**GIVEN RECORDS:**
______
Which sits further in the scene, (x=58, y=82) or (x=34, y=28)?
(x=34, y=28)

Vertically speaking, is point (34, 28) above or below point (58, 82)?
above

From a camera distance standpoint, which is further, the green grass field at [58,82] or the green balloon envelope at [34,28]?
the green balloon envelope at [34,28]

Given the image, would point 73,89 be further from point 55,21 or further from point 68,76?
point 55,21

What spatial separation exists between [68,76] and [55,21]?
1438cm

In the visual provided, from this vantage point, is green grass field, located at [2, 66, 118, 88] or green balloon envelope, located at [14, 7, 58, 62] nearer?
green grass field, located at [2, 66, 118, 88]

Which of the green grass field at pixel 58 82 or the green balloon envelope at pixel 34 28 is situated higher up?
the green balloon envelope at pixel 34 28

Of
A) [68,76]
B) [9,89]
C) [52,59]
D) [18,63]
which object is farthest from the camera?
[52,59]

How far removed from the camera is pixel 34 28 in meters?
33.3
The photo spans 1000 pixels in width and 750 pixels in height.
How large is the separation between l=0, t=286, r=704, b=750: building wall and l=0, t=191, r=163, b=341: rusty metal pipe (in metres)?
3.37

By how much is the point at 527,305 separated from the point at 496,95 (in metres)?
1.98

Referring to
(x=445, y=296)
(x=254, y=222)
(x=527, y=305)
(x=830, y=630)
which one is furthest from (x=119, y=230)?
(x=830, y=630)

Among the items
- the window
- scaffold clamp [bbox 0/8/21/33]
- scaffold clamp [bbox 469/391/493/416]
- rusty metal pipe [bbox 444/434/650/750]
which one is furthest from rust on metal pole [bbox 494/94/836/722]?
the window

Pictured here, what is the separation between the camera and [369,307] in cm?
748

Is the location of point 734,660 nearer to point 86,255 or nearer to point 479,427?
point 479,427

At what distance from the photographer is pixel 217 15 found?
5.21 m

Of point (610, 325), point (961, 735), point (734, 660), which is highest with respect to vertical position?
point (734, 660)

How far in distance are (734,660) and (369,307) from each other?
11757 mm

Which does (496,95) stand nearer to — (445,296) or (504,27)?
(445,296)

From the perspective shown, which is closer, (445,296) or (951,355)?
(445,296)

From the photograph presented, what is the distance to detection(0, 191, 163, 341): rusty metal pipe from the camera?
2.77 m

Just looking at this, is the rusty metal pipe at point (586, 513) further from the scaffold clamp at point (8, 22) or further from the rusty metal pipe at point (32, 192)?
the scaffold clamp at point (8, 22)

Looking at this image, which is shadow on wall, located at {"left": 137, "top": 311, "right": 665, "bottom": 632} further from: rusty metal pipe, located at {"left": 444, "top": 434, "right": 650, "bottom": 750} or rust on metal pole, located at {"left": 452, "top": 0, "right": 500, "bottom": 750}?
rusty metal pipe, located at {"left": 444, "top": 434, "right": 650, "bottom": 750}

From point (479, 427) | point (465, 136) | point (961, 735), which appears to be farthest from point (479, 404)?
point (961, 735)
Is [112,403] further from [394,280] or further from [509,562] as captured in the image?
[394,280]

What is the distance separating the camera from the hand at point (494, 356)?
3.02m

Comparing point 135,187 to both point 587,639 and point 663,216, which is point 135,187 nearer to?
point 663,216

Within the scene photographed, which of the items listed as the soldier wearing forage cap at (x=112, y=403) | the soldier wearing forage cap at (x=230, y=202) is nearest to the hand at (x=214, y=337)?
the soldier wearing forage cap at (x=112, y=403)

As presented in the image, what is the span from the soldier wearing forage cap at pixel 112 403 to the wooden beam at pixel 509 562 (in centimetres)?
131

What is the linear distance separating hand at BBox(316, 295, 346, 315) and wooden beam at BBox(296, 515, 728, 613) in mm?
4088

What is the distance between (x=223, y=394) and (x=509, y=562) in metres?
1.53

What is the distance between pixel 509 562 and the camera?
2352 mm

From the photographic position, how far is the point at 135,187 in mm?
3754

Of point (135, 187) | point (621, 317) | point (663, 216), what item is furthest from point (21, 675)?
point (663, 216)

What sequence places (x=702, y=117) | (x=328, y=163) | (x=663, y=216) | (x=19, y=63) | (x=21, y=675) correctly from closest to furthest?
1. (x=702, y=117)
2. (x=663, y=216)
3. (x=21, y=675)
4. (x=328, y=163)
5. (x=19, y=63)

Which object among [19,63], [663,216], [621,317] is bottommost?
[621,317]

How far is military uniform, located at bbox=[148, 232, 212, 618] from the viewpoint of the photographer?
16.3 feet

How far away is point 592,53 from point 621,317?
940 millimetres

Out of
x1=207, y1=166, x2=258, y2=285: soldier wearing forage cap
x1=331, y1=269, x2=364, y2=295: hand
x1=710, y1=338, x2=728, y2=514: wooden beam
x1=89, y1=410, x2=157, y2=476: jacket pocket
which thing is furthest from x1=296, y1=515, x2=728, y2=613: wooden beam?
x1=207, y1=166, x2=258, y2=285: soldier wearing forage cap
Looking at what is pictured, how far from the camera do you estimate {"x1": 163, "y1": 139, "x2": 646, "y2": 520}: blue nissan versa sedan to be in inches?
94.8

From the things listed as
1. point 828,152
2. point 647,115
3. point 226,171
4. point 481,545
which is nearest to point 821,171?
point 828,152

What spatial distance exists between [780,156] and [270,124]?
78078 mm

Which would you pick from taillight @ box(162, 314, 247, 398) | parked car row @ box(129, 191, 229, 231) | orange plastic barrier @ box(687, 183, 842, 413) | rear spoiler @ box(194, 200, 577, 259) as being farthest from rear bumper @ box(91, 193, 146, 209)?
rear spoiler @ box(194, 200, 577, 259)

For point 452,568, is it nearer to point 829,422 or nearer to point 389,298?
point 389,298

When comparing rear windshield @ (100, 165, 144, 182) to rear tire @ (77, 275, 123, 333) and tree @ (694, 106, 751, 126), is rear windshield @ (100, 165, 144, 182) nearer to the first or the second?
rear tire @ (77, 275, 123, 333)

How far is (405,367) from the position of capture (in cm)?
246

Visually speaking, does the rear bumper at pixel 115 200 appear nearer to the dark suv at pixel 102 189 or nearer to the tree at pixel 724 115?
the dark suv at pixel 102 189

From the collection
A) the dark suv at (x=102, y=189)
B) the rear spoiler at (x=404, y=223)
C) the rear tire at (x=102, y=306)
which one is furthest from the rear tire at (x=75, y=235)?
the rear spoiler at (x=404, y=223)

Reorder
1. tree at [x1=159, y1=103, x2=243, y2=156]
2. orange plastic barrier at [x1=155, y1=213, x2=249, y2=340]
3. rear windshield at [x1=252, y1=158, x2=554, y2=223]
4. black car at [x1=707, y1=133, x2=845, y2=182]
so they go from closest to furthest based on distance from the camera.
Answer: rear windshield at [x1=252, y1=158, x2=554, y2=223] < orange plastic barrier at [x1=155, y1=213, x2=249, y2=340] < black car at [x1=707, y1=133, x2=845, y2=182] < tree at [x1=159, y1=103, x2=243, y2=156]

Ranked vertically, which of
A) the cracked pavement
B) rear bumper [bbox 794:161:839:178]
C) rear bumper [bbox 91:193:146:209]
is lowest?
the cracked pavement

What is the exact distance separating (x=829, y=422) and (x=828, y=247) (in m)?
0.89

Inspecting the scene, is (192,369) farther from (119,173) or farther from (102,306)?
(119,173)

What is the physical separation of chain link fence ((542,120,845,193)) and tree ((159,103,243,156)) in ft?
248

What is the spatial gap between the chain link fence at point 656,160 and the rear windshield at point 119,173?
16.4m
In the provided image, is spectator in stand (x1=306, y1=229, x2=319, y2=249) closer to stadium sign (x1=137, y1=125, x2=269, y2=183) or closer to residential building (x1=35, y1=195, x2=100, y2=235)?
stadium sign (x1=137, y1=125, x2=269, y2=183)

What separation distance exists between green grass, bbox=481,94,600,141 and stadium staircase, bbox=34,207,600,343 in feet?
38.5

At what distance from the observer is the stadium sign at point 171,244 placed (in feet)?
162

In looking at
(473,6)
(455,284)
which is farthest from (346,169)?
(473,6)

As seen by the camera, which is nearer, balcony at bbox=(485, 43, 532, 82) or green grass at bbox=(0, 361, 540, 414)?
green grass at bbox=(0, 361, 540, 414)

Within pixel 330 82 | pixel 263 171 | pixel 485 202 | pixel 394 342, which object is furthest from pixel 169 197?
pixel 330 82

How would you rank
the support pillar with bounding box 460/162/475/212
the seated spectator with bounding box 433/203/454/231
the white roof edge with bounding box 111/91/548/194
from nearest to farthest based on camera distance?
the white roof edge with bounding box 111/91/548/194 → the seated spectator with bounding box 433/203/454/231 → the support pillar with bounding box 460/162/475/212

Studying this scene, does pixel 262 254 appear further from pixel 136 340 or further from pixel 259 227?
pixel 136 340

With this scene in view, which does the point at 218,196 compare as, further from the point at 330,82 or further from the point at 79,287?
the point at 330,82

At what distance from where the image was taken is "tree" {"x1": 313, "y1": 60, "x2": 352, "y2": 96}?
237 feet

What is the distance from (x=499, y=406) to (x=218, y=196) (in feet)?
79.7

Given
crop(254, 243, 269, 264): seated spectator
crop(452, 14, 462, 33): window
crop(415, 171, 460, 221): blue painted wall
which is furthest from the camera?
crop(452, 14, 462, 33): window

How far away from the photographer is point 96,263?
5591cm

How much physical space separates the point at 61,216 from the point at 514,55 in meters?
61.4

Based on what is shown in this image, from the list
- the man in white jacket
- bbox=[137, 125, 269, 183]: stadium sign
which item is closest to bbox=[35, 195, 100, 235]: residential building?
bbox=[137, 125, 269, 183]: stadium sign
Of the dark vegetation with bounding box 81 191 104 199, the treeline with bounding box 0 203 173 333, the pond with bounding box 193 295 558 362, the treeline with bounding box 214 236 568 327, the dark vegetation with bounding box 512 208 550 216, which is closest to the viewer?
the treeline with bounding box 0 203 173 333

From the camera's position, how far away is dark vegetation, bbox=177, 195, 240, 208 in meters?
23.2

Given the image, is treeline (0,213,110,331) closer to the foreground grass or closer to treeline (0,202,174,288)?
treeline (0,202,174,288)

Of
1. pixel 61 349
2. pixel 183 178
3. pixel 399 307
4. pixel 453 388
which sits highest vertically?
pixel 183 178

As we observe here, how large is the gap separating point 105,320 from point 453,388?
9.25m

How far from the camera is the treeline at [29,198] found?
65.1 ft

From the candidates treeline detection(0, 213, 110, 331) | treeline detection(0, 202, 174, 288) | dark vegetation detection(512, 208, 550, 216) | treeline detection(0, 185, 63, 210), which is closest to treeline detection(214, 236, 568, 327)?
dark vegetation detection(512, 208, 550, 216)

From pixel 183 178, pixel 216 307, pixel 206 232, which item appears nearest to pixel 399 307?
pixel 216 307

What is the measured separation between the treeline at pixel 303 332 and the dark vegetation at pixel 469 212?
______
**TASK PROMPT:**
Copy out verbatim the part of the items that opens with the line containing "What is the distance between (x=223, y=394)" and closes with the line containing "940 millimetres", including both of those lines.

**RESPONSE FOR THIS EXERCISE:**
What is the distance between (x=223, y=394) and (x=509, y=562) in metres?
1.53

What is the distance between pixel 509 562 and the camera?
2352 mm

From the photographic position, how far is the point at 135,187 in mm?
3754

Of point (135, 187) | point (621, 317) | point (663, 216), what item is furthest from point (21, 675)?
point (663, 216)

What sequence places (x=702, y=117) | (x=328, y=163) | (x=663, y=216) | (x=19, y=63) | (x=21, y=675) correctly from closest to furthest?
1. (x=702, y=117)
2. (x=663, y=216)
3. (x=21, y=675)
4. (x=328, y=163)
5. (x=19, y=63)

Which object among [19,63], [663,216], [621,317] is bottommost?
[621,317]

How far is military uniform, located at bbox=[148, 232, 212, 618] from the viewpoint of the photographer?
16.3 feet

How far away is point 592,53 from point 621,317?
940 millimetres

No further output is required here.